Information provided:
########################################

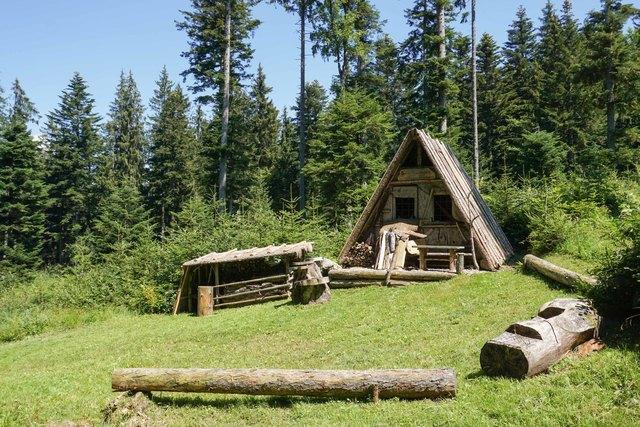 Bei der Rinderhütte in Hof gibt es viel über den Wald zu erfahren.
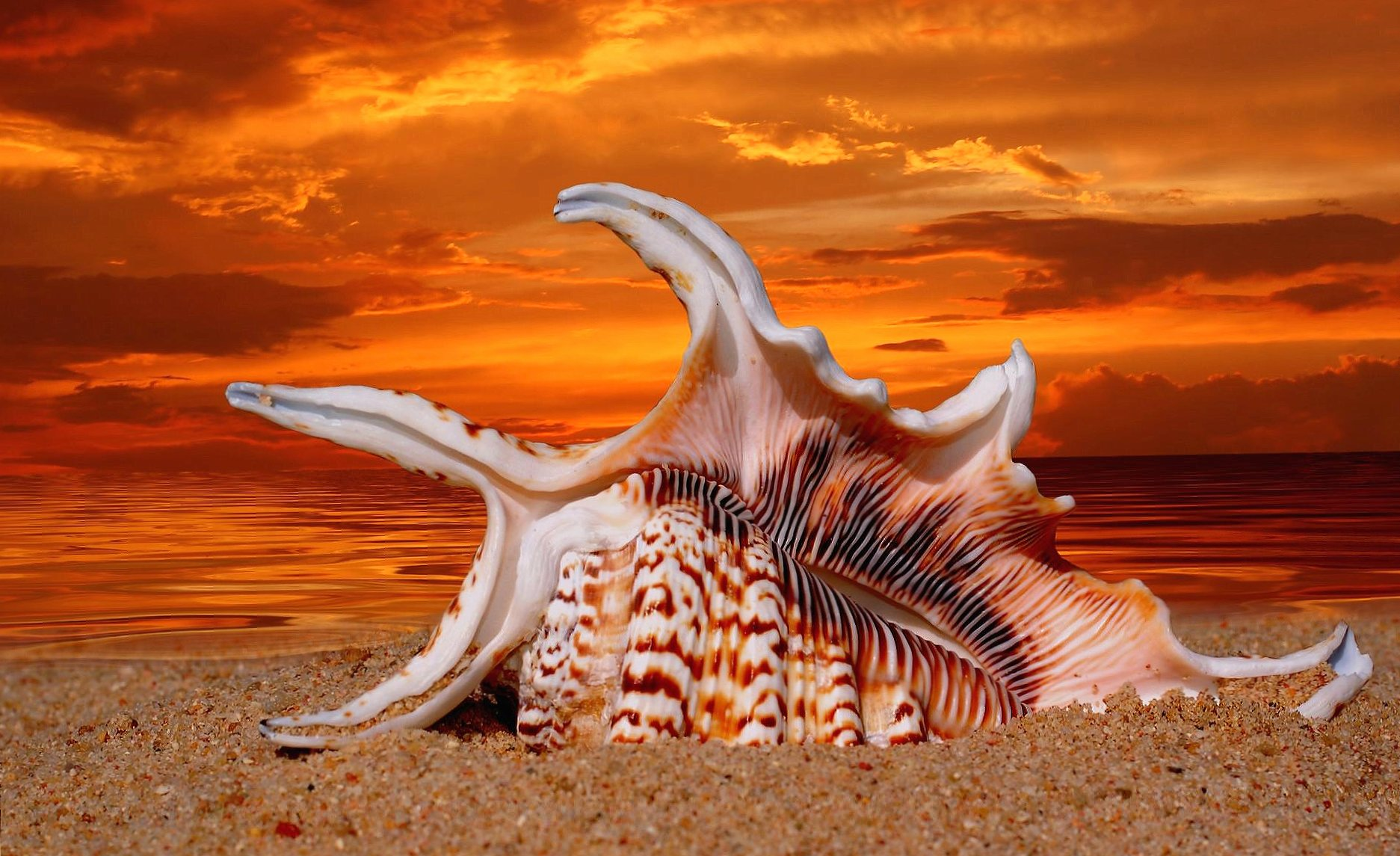 Wonderful shell in sunset beach wallpapers HD quality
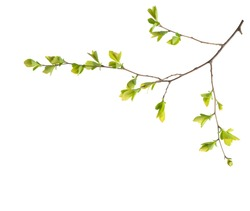 Branch with young green spring leaves isolated on white background.  Spiraea vanhouttei.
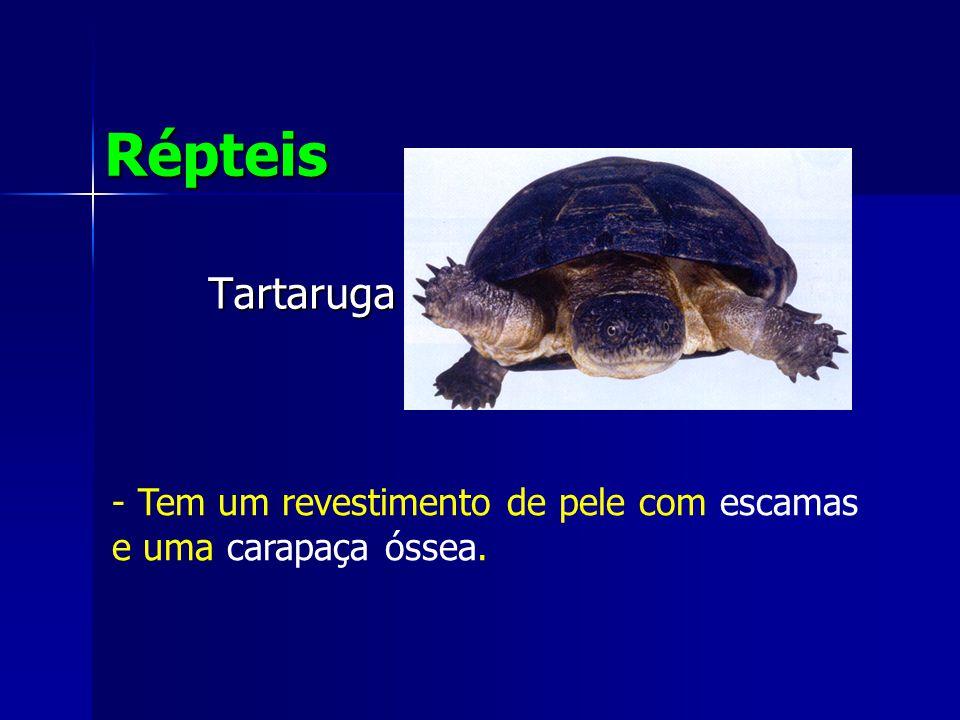 Tartaruga Répteis - Tem um revestimento de pele com escamas e uma carapaça óssea.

########################################

Directions: Pictures stay out. Write out everything else in the material exactly.

Completed task:
 Bei der Rinderhütte in Hof gibt es viel über den Wald zu erfahren.
 Wonderful shell in sunset beach wallpapers HD quality
 Branch with young green spring leaves isolated on white background.  Spiraea vanhouttei.
 Tartaruga Répteis - Tem um revestimento de pele com escamas e uma carapaça óssea.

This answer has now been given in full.